Green filed a state lawsuit in Cole County on Friday trying to invalidate the bill that created the police board. She contends that it violates Missouri constitutional prohibitions over legislation with multiple subjects.
“Under the generic phrase 'public safety,' [the bill] deals with a host of matters in addition to the police takeover in the City of St. Louis,” the lawsuit states. “These matters are incongruous and disconnected. They include prosecutor pay, data collection, needle exchanges, jail phone calls, stunt driving, informants, payments for incarceration, and implicit bias training. These matters do not fairly relate to or have a natural connection with the subject of the bill.”
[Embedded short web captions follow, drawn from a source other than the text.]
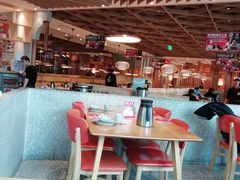 大堂-望湘园·湖南菜(宏伊店)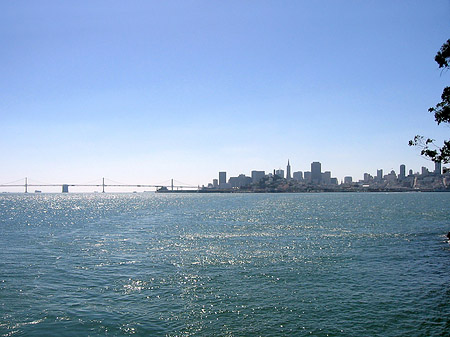 San Francisco - Bay Foto 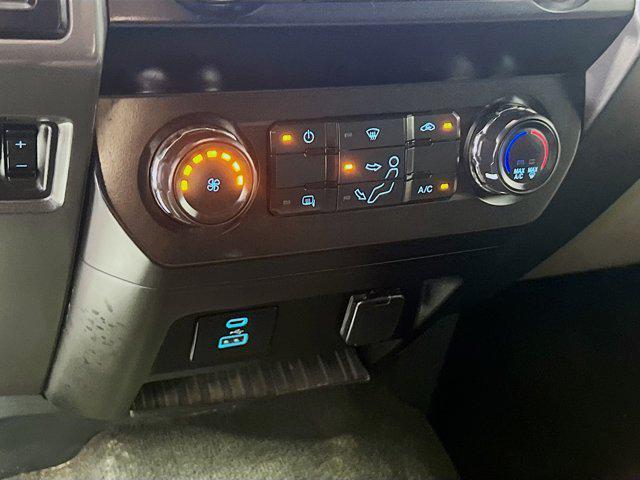 used 2022 Ford F-250 car, priced at $45,979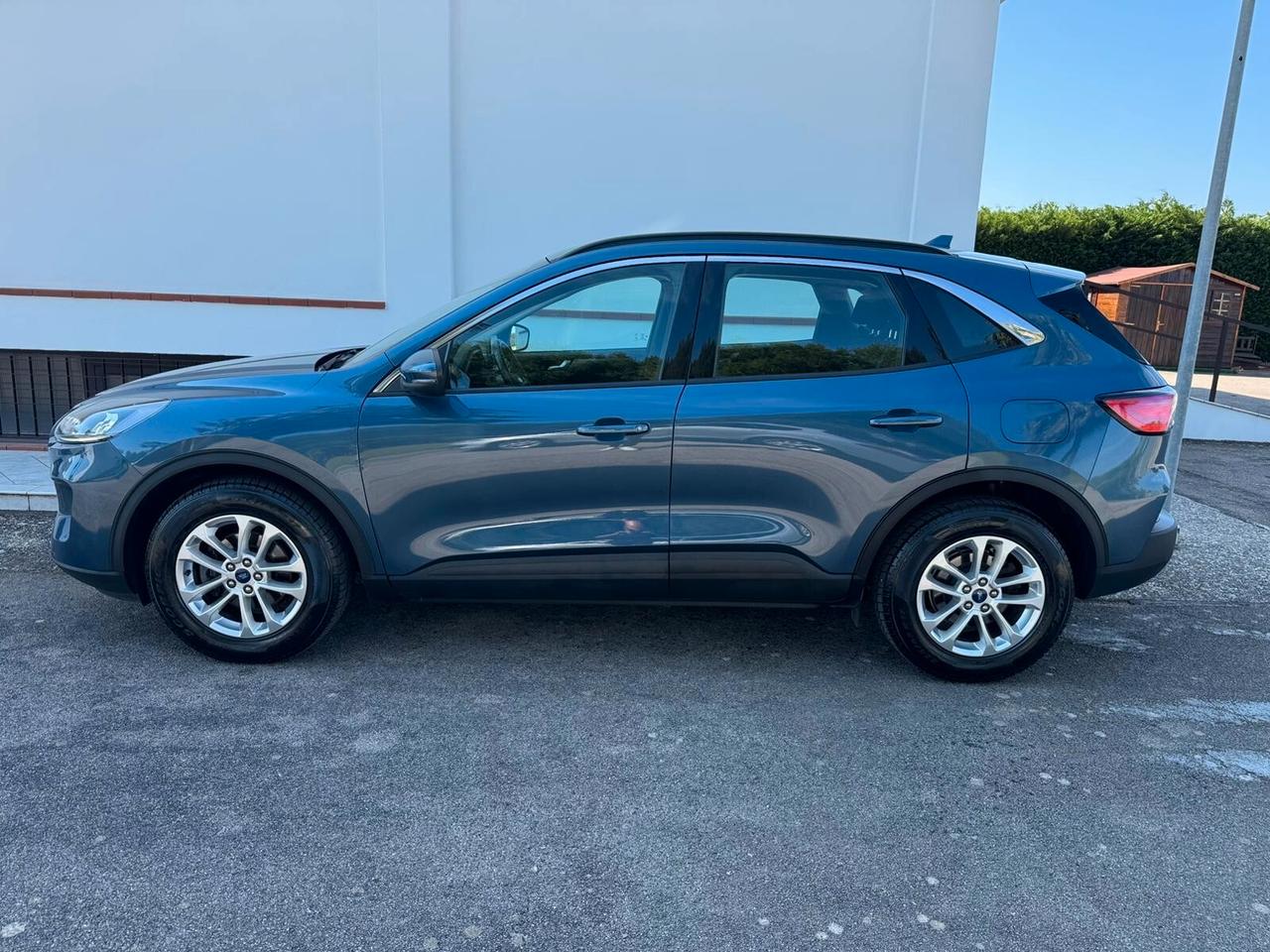 Ford Kuga 1.5TDCI Titanium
The lawsuit also contains arguments in a now-dismissed federal case that contended the police board legislation held an unconstitutional unfunded mandate and stifled officials like Green from speaking out against the police board’s decisions.
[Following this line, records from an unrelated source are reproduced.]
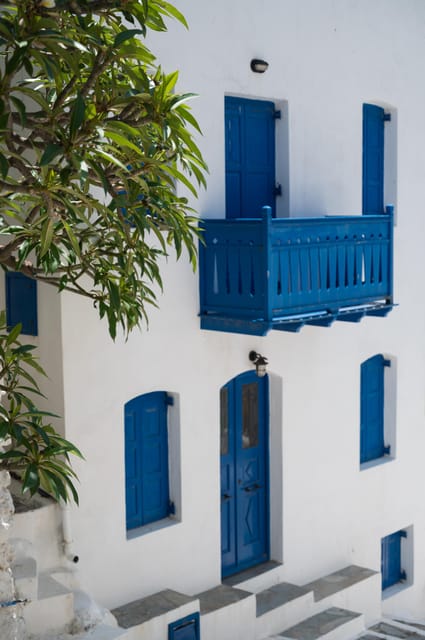 Explore Nisyros Island with Hotel Pick Up and Guided Tour - Who this tour is best for, and who should think twice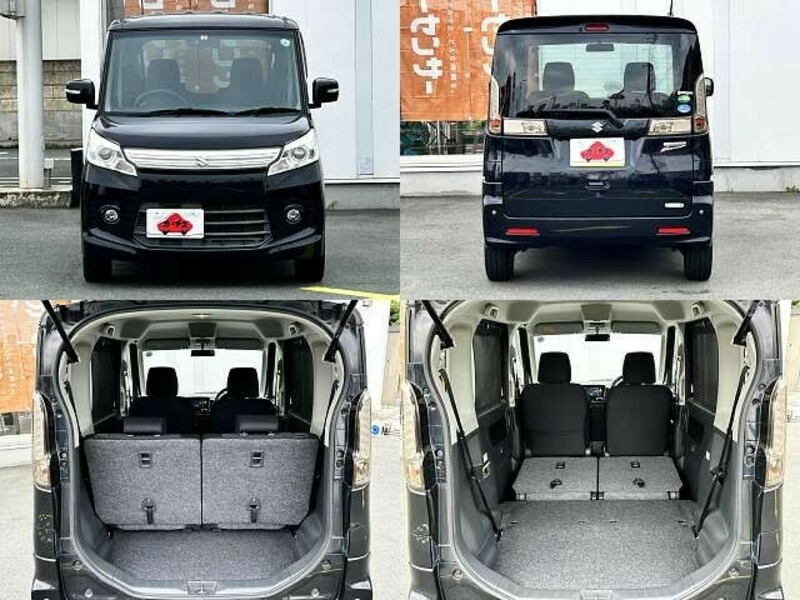 SPACIA CUSTOM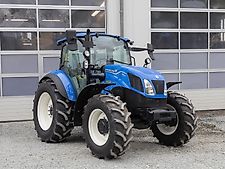 New Holland T5.100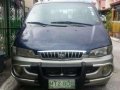 Very Well Maintained 1998 Hyundai Starex For Sale-4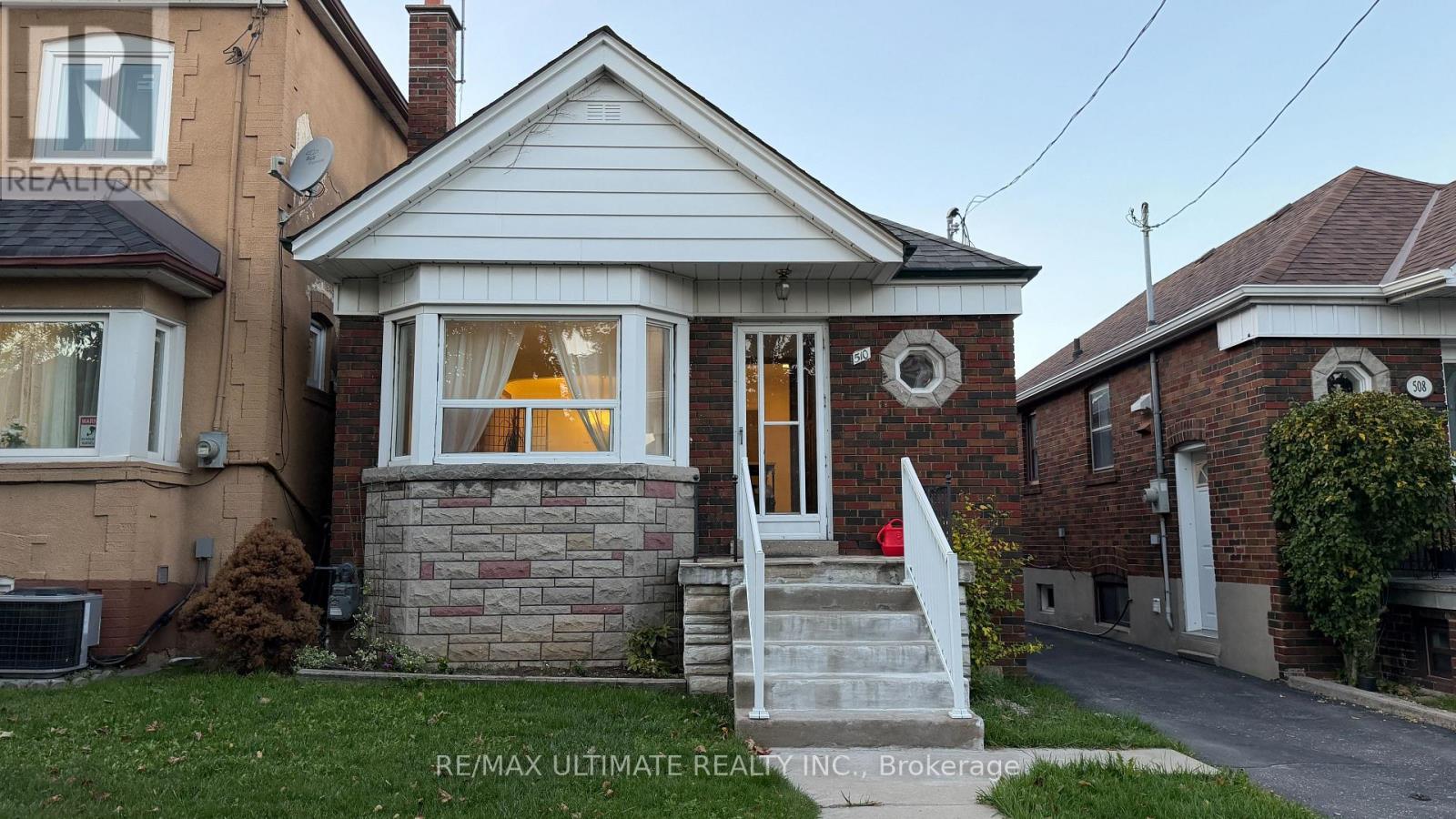 MAIN - 510 WHITMORE AVENUE, Toronto, Ontario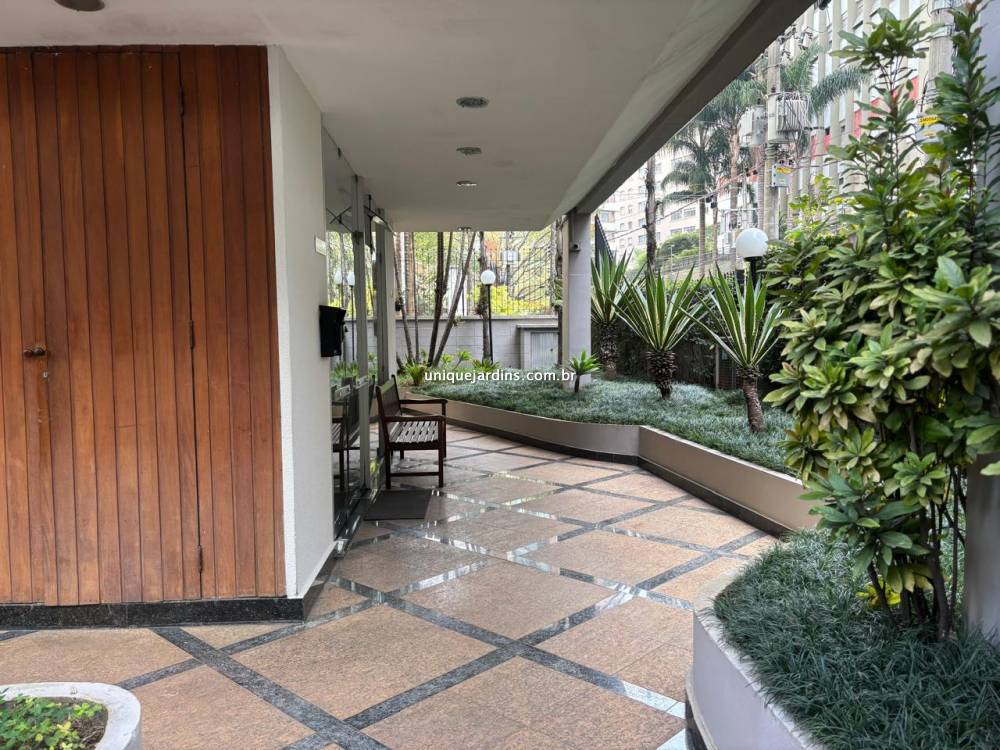 Apartamento para alugar na Rua Sampaio VianaParaíso - apartamento-paraiso-sao-paulo-194848-14.jpg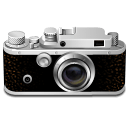 Classic Cameras Icons PNG Files 128x128 free png download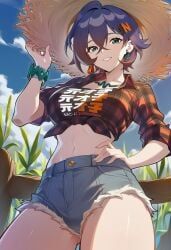 belle_(zenless_zone_zero), hoyoverse, mihoyo, patreon, zenless_zone_zero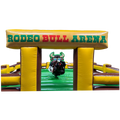 Rodeo Mécanique Taureau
U.S. District Judge Matthew Schelp dismissed that suit earlier this week after he questioned whether such a claim could be filed in state court.
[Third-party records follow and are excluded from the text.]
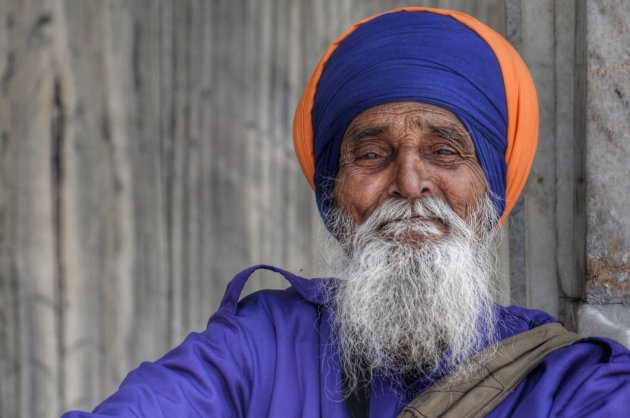 Trotse Sikh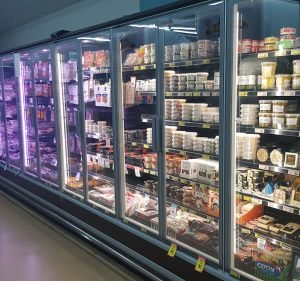 IGA Malvern Grocery store in Malvern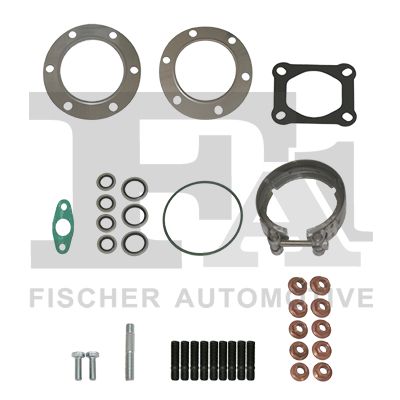 Монтажный комплект, компрессор FA1 KT820490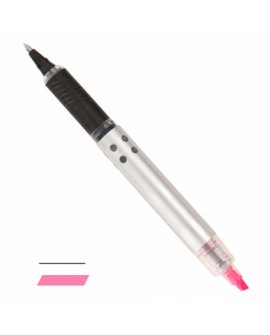 Highlighter/ Roller Pen Duo
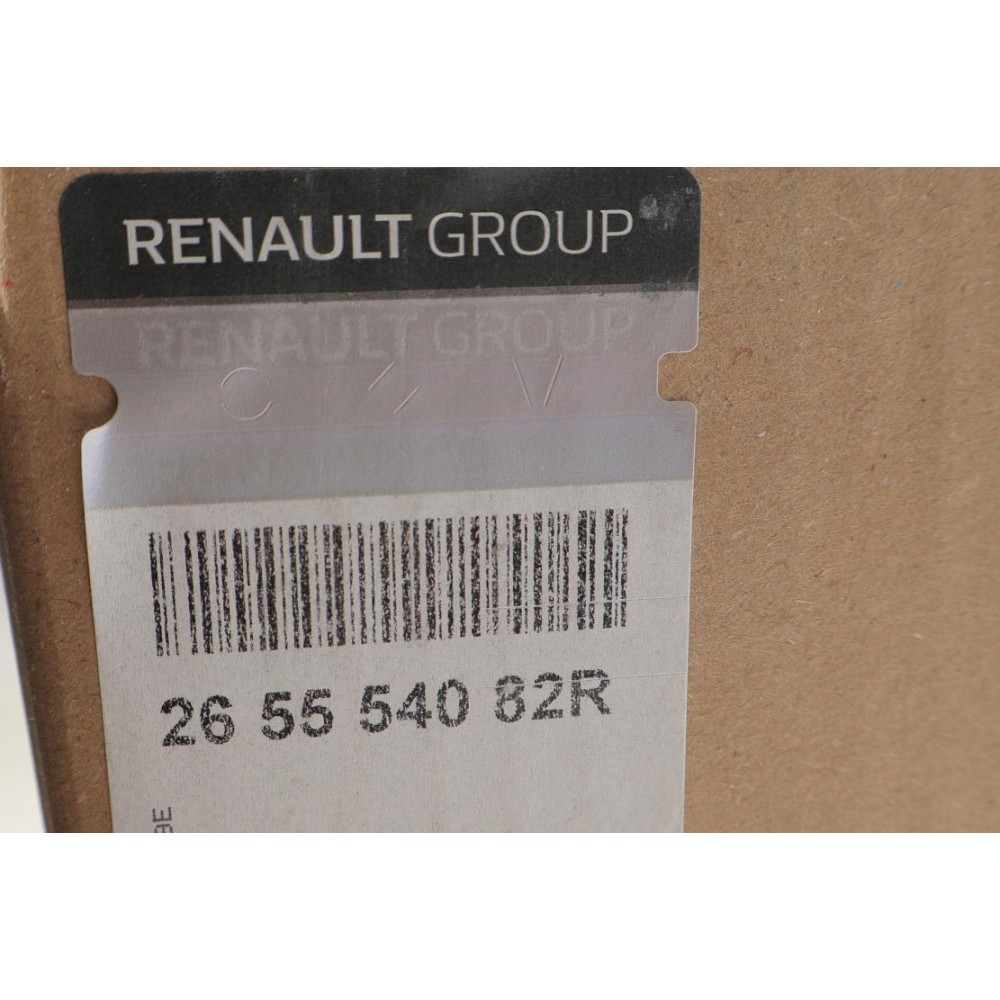 Ліхтар задній Renault Express 21- (L)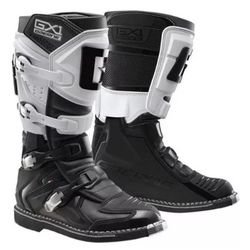 Bota Gaerne Gx1 Goodyear Lançamento Enduro Motocro... - Trilha Race
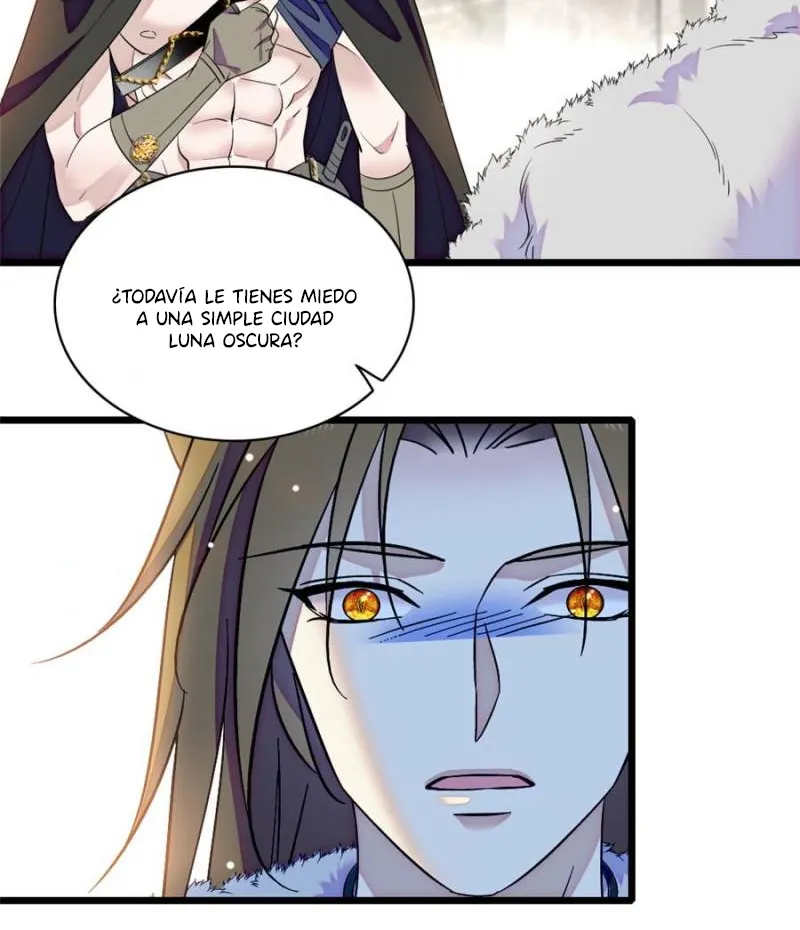 3 El lindo mundo de las bestias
Then-St. Louis Mayor Tishaura Jones filed the lawsuit on her last day in office. Mayor Cara Spencer said she didn’t want to join that suit, citing Schelp’s jurisdictional concerns.
Spencer’s office is not part of Green’s lawsuit — and added in a statement that it wouldn't be joining the case.
“While I continue to believe local voters should have control over local police departments, we have seen what rushing into lawsuits results in," Spencer said. "President Megan Green may want to file a new lawsuit, but it would be better for the City to present a united front and give the City Counselor’s Office adequate time to fully develop the City’s case rather than taking another premature stab at it.”
A spokeswoman for Kehoe did not immediately return a request for comment about Green’s suit.
Bailey said in a statement that “instead of filing frivolous lawsuits and burning through taxpayer dollars, St. Louis officials should focus on making their city safer—not attacking the will of the people’s elected representatives who stepped in to save it.”
“As Attorney General, I’m committed to protecting the people of St. Louis and supporting the men and women of the SLMPD who put their lives on the line every day,” Bailey said. “If City Hall won’t back its own police department, the State of Missouri will.”
The bill Kehoe signed went into effect immediately, meaning the governor will likely appoint members of the city police board in the coming weeks.